Wednesday, 30 September, 2020 | 7:00 PM
Sarah Cahill
Challenging the Canon
An influential exponent of diversity in programming, Cahill reveals bias in the standard repertoire through side-by-side comparisons of works written by women and men.
To celebrate the centennial of the 19th Amendment, Sarah Cahill is advocating for the integration of works written by women composers into standard repertoire for pianists. Demonstrating with pieces by Élisabeth Jacquet de la Guerre, Fanny Mendelssohn, Gabriela Ortiz, and others — along with a “blind listening” test confronting our biases about women composers — Cahill asks pianists to at least question, if not challenge, the canon of works we all study and perform at conservatories and universities and music schools around the world.
About the artist
An icon of the Bay Area new music scene, Sarah Cahill has collaborated with, commissioned, and premiered works by John Adams, Eve Beglarian, Kyle Gann, Pauline Oliveros, Terry Riley and Evan Ziporyn, among others.

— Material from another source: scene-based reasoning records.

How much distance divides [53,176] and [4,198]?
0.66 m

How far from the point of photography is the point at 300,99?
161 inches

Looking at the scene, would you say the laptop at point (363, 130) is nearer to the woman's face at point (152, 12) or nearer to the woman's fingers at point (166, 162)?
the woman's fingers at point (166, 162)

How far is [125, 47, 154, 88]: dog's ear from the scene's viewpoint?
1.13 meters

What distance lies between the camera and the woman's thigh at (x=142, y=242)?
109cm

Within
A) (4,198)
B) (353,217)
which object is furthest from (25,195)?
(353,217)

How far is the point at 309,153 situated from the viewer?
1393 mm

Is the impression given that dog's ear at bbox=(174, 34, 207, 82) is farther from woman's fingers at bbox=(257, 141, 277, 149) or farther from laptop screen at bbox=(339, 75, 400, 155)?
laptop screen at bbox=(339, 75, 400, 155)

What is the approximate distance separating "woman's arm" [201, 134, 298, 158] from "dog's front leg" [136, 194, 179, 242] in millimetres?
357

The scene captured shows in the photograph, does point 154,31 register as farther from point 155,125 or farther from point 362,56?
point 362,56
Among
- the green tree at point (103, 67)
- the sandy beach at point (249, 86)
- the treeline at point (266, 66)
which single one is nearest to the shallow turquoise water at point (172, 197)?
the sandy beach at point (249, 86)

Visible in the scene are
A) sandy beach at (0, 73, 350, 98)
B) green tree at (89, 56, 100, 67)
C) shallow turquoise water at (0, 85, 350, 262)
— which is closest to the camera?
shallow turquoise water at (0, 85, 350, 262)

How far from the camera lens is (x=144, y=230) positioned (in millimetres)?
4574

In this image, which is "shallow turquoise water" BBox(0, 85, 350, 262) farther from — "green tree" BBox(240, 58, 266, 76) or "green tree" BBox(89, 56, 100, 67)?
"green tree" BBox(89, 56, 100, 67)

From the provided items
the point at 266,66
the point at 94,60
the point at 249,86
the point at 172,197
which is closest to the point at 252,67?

A major recording artist with dozens of releases (including a recent box set of the work of Terry Riley), Cahill was the 2018 recipient of the Champion of New Music Award from the American Composers Forum for her promotion of contemporary composers. She has extensively performed the works of women composers, past and present, and is currently touring with her installation/performance, “The Future is Female,” a communal feminist immersive listening experience that features more than 60 compositions by women from around the globe. Cahill is an alumna — and current faculty member — of SFCM.